Reversal of COPD-related phenotypes in fibroblasts by GHK
Genes induced in human lung fibroblasts after treatment with GHK were enriched in actin cytoskeleton organization and focal adhesion pathways (FDR <0.05, DAVID). These included integrins involved in collagen attachment, such as ITGB1. ITGB1 gene expression was also down-regulated with increasing emphysema severity in lung tissue (P = 0.008). Resolution of damaged tissue requires mesenchymal cells to attach to collagen fibers through integrin-dependent mechanisms and generate mechanical tension via the actin cytoskeleton to promote tissue contraction and wound size reduction. Using distal lung fibroblasts isolated from former smokers with and without COPD, we found that GHK (10 nM), like TGFβ1 (10 ng/ml), induced alterations in integin-β1 localization (green staining in Figure 6a) and reorganized actin to form contractile filaments (red staining in Figure 6a). We further demonstrated using a three-dimensional collagen gel contraction bioassay that distal lung fibroblasts derived from former smokers with COPD (n = 5) were unable to fully contract collagen I gels compared to fibroblasts obtained from former smokers without COPD (n = 5, P < 0.05; Figure 6b,c; see Additional file 12 for subject demographics), similar to what has been previously described ...

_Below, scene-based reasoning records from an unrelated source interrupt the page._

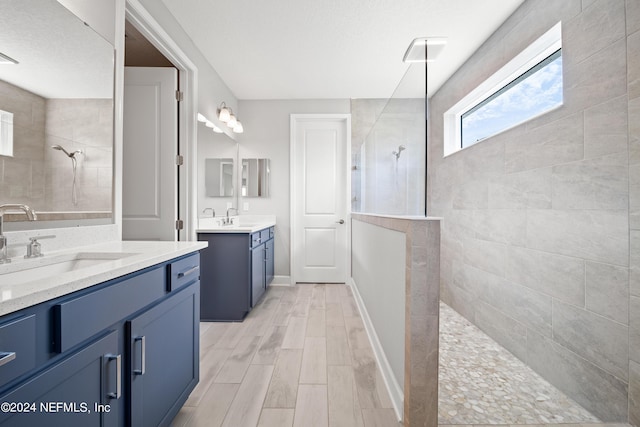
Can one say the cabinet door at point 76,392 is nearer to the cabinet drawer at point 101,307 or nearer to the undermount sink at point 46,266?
the cabinet drawer at point 101,307

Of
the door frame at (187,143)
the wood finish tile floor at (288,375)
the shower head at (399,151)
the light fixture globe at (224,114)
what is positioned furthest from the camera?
the light fixture globe at (224,114)

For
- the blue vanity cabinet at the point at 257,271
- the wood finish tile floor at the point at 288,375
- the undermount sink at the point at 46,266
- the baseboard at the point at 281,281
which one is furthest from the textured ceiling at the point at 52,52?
the baseboard at the point at 281,281

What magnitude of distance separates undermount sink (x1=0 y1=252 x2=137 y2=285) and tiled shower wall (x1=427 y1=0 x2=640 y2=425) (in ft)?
7.31

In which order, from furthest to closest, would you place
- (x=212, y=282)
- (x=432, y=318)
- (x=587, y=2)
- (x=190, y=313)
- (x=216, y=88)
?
1. (x=216, y=88)
2. (x=212, y=282)
3. (x=587, y=2)
4. (x=190, y=313)
5. (x=432, y=318)

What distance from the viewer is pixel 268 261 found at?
3518 millimetres

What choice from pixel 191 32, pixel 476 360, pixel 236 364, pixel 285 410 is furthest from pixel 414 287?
pixel 191 32

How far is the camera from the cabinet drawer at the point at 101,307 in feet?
2.34

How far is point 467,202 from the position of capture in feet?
8.97

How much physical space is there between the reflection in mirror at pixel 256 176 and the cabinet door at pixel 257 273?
1.00 meters

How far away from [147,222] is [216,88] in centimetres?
168

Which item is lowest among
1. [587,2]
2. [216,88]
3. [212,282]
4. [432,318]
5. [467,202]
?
[212,282]

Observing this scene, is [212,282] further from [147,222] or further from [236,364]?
[236,364]

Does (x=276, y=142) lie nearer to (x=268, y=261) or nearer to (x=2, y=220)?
(x=268, y=261)

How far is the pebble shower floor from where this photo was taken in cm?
144
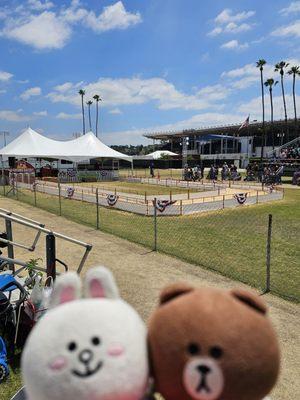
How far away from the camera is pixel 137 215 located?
16891mm

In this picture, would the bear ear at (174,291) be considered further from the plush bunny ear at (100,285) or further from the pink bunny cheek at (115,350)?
the pink bunny cheek at (115,350)

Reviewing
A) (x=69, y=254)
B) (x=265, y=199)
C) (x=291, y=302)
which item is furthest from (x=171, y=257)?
(x=265, y=199)

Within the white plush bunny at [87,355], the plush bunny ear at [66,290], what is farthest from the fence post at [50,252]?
the white plush bunny at [87,355]

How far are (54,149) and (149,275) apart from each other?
33.8 m

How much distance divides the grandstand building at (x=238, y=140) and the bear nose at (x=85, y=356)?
259 ft

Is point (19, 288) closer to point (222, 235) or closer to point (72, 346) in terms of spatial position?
point (72, 346)

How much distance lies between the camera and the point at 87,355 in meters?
1.71

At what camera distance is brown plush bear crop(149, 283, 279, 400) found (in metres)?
1.75

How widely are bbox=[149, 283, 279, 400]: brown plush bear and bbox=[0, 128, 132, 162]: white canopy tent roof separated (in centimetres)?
3701

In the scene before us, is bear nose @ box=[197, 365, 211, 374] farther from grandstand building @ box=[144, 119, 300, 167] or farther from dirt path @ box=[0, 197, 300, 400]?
grandstand building @ box=[144, 119, 300, 167]

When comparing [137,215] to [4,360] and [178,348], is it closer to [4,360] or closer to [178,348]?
[4,360]

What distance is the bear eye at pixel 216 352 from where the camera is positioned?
5.75 feet

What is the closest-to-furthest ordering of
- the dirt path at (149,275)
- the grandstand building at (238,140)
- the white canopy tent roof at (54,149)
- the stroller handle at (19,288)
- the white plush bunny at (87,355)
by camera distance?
the white plush bunny at (87,355) → the stroller handle at (19,288) → the dirt path at (149,275) → the white canopy tent roof at (54,149) → the grandstand building at (238,140)

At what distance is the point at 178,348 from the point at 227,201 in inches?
715
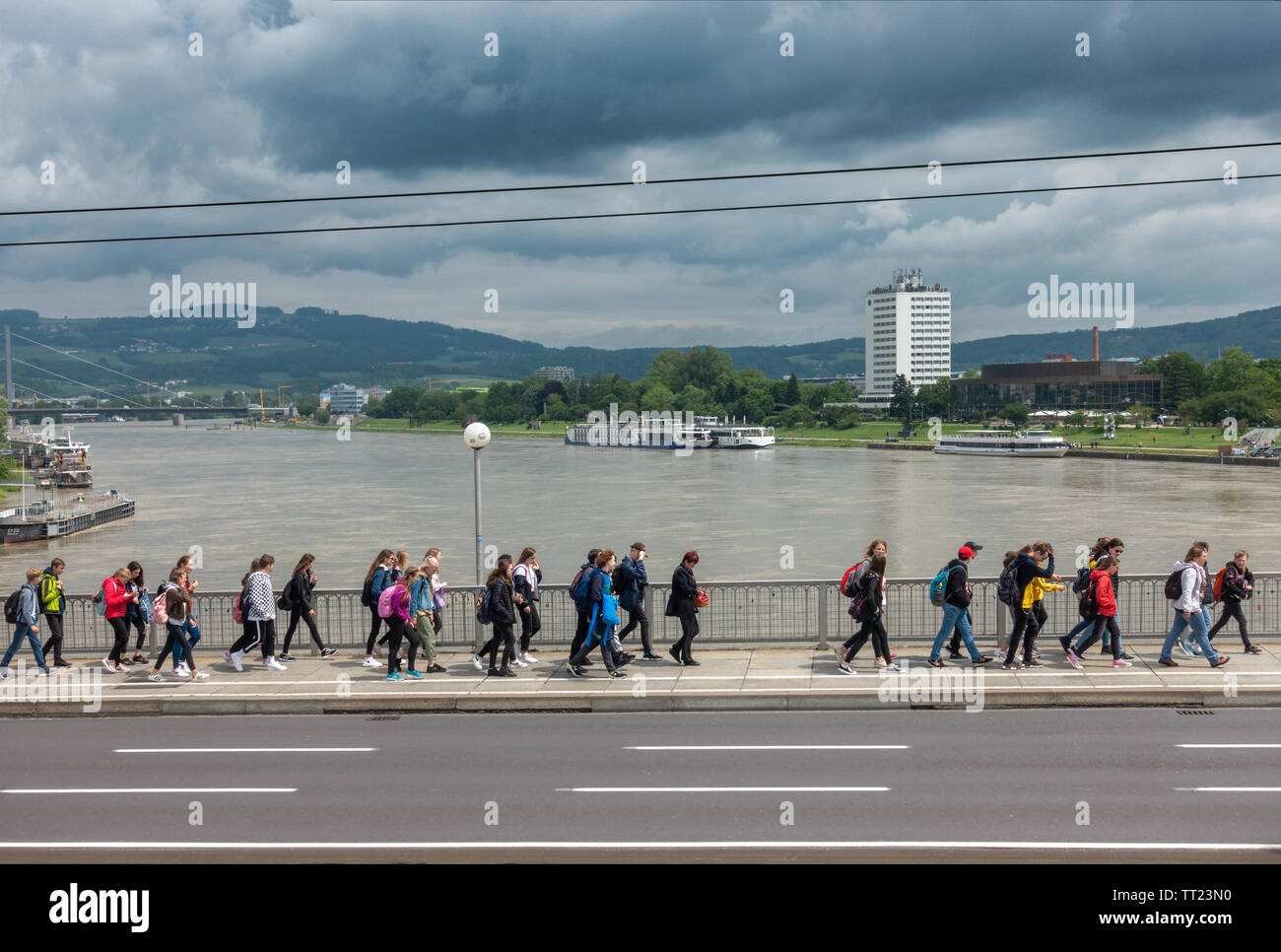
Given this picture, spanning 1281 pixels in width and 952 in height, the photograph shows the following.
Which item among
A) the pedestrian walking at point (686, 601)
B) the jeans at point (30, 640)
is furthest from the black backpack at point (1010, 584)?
the jeans at point (30, 640)

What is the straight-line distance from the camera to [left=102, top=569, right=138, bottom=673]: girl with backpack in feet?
52.5

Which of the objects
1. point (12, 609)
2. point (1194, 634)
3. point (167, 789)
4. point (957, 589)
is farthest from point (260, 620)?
point (1194, 634)

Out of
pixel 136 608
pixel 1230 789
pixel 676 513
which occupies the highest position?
pixel 136 608

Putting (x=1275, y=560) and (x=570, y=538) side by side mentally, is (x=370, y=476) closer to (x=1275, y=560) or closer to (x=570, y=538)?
(x=570, y=538)

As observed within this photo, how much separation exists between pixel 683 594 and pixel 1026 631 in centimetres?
445

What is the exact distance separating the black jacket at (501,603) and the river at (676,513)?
19738mm

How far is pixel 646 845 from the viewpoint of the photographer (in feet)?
29.9

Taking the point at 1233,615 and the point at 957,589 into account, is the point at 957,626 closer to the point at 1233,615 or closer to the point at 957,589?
the point at 957,589

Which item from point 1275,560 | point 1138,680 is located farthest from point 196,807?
point 1275,560

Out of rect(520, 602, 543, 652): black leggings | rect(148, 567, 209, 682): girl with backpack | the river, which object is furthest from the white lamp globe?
the river

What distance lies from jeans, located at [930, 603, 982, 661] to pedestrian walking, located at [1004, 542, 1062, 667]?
51 cm

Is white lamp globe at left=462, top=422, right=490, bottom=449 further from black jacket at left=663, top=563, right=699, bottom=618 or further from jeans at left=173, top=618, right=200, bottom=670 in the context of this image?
jeans at left=173, top=618, right=200, bottom=670

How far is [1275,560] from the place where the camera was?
39.6 meters

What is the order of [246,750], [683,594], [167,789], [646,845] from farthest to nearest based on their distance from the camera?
[683,594] < [246,750] < [167,789] < [646,845]
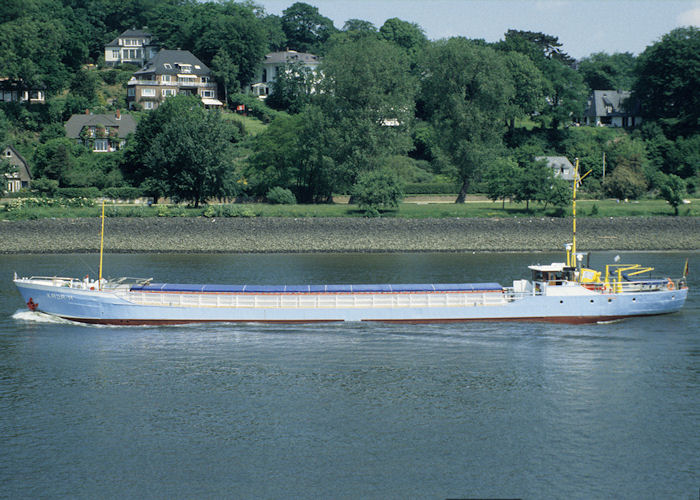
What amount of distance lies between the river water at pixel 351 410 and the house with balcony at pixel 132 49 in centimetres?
15115

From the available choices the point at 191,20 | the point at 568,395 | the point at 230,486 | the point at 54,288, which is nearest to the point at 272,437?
A: the point at 230,486

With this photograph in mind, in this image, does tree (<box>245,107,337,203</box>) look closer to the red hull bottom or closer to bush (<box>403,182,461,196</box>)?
bush (<box>403,182,461,196</box>)

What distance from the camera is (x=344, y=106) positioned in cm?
10800

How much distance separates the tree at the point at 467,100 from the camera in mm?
107438

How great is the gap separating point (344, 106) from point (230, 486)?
82.9 m

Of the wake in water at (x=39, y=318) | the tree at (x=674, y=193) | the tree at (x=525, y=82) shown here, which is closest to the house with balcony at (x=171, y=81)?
the tree at (x=525, y=82)

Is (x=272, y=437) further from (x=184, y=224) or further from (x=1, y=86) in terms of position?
(x=1, y=86)

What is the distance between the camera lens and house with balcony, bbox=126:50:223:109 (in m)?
164

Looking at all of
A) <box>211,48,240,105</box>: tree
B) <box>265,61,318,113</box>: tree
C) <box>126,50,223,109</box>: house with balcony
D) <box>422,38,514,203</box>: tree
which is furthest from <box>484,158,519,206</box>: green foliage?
<box>211,48,240,105</box>: tree

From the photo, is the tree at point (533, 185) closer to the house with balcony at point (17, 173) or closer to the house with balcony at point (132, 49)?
the house with balcony at point (17, 173)

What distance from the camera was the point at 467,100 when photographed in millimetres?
110438

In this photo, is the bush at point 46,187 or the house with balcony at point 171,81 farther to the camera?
the house with balcony at point 171,81

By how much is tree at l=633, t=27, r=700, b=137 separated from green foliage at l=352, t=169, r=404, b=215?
67576 millimetres

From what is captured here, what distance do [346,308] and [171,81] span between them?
126m
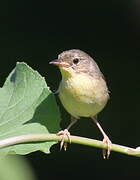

This study has provided insights into molecular processes associated with emphysematous destruction of the lung and revealed mechanisms that contribute to the pathogenesis of COPD. Whole genome gene-expression analysis supports the role of the immune response in regional emphysema and elucidates additional pathways involved in the process of emphysematous destruction. The suggestion that progressive emphysematous destruction is associated with down-regulation of genes involved in or downstream of tissue remodeling and wound repair pathways supports a role for defects in ECM homeostasis and angiogenesis in the emphysematous destruction that occurs with chronic inflammation in COPD. We propose that these processes could be linked through decreased TGFβ pathway activation. These data are supported by our identification of GHK as a compound with the potential to mimic TGFβ pathway activity and induce collagen contraction, an important functional component of wound repair."